> [What you need to do]:
Return every line in the entries below where the word "欧洲溢价" shows up.

** Input records follows **

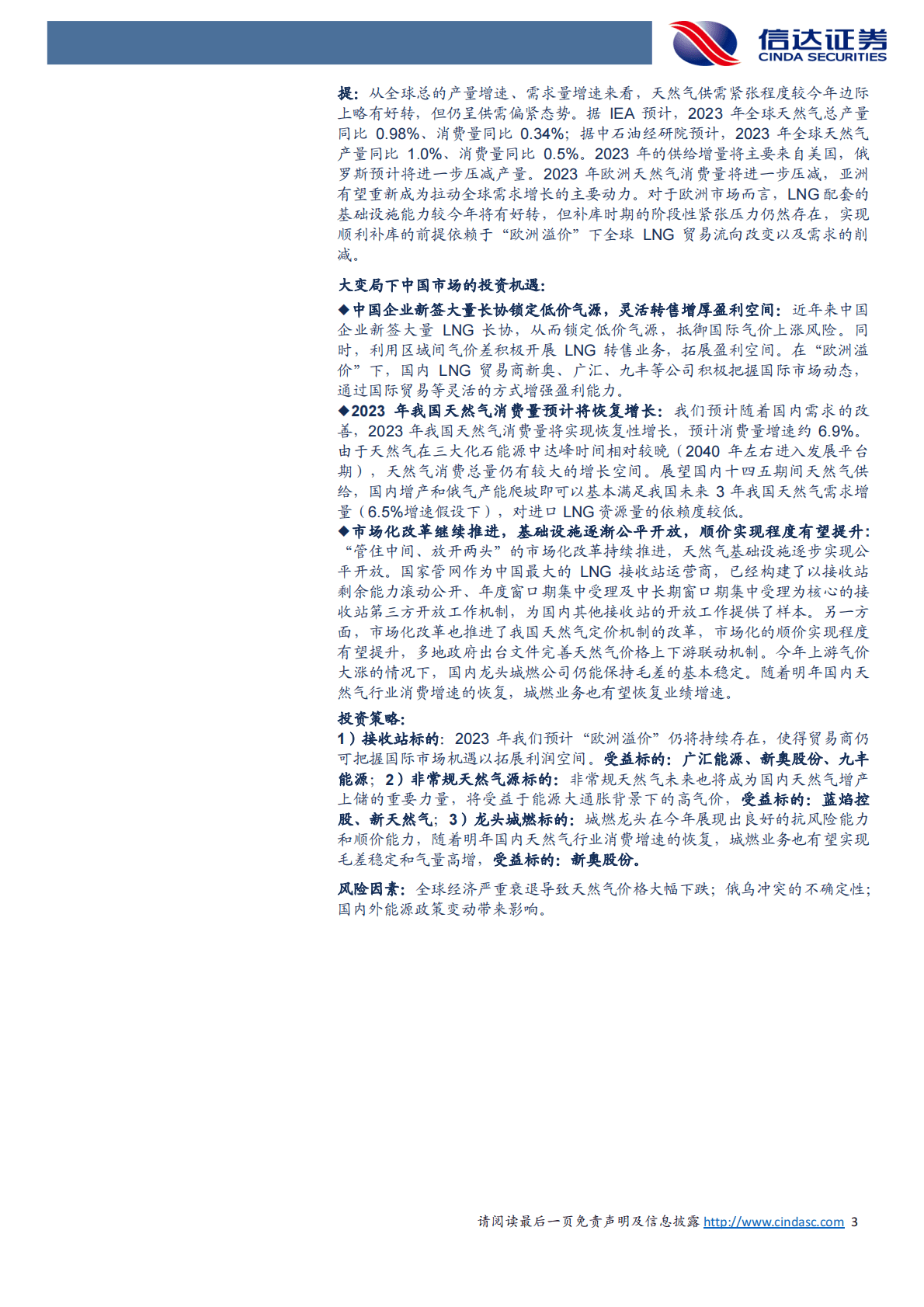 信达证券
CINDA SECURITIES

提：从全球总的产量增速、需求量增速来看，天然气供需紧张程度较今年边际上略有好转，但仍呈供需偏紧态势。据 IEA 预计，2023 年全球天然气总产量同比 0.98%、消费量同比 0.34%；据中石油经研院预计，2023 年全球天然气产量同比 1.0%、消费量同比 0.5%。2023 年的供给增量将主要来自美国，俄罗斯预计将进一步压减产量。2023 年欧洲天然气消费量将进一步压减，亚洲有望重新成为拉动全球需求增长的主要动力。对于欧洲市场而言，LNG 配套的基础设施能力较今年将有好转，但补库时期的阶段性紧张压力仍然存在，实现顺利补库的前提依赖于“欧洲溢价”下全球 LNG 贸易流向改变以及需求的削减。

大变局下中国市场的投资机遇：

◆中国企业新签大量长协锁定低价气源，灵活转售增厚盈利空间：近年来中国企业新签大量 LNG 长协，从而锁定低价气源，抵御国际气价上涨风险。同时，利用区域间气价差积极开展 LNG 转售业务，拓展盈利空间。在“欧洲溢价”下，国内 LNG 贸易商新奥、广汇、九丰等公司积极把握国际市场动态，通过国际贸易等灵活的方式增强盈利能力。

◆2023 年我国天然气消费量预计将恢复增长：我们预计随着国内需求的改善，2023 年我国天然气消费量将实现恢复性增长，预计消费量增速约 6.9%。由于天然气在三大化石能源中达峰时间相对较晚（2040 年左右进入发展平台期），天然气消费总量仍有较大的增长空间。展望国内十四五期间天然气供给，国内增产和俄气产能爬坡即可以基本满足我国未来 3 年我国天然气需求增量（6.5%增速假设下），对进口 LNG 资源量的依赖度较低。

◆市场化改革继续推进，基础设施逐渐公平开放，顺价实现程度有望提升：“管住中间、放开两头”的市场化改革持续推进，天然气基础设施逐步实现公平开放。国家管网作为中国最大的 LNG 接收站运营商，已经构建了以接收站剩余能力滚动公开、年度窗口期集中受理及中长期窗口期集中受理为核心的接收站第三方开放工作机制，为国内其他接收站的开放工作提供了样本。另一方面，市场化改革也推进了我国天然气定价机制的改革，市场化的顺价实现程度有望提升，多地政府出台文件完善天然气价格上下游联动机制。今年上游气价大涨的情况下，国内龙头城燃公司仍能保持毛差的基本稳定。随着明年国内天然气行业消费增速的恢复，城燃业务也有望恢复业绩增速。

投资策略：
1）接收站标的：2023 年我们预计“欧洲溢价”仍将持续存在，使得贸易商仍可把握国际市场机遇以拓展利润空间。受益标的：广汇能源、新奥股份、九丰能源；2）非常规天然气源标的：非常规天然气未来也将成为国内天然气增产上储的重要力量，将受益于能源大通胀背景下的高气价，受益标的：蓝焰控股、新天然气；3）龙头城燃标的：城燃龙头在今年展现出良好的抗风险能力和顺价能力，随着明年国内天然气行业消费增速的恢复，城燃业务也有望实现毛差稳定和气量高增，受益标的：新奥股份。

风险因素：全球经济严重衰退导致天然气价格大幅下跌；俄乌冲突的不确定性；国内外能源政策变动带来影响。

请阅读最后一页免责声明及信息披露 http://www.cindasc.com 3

** End of Input records **
** Input records follows **

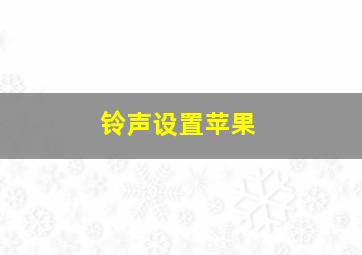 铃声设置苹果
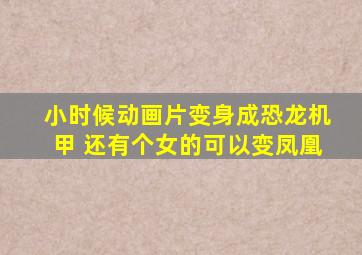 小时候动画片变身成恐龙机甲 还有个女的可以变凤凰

** End of Input records **

> [Reply to the exercise]:
提：从全球总的产量增速、需求量增速来看，天然气供需紧张程度较今年边际上略有好转，但仍呈供需偏紧态势。据 IEA 预计，2023 年全球天然气总产量同比 0.98%、消费量同比 0.34%；据中石油经研院预计，2023 年全球天然气产量同比 1.0%、消费量同比 0.5%。2023 年的供给增量将主要来自美国，俄罗斯预计将进一步压减产量。2023 年欧洲天然气消费量将进一步压减，亚洲有望重新成为拉动全球需求增长的主要动力。对于欧洲市场而言，LNG 配套的基础设施能力较今年将有好转，但补库时期的阶段性紧张压力仍然存在，实现顺利补库的前提依赖于“欧洲溢价”下全球 LNG 贸易流向改变以及需求的削减。
◆中国企业新签大量长协锁定低价气源，灵活转售增厚盈利空间：近年来中国企业新签大量 LNG 长协，从而锁定低价气源，抵御国际气价上涨风险。同时，利用区域间气价差积极开展 LNG 转售业务，拓展盈利空间。在“欧洲溢价”下，国内 LNG 贸易商新奥、广汇、九丰等公司积极把握国际市场动态，通过国际贸易等灵活的方式增强盈利能力。
1）接收站标的：2023 年我们预计“欧洲溢价”仍将持续存在，使得贸易商仍可把握国际市场机遇以拓展利润空间。受益标的：广汇能源、新奥股份、九丰能源；2）非常规天然气源标的：非常规天然气未来也将成为国内天然气增产上储的重要力量，将受益于能源大通胀背景下的高气价，受益标的：蓝焰控股、新天然气；3）龙头城燃标的：城燃龙头在今年展现出良好的抗风险能力和顺价能力，随着明年国内天然气行业消费增速的恢复，城燃业务也有望实现毛差稳定和气量高增，受益标的：新奥股份。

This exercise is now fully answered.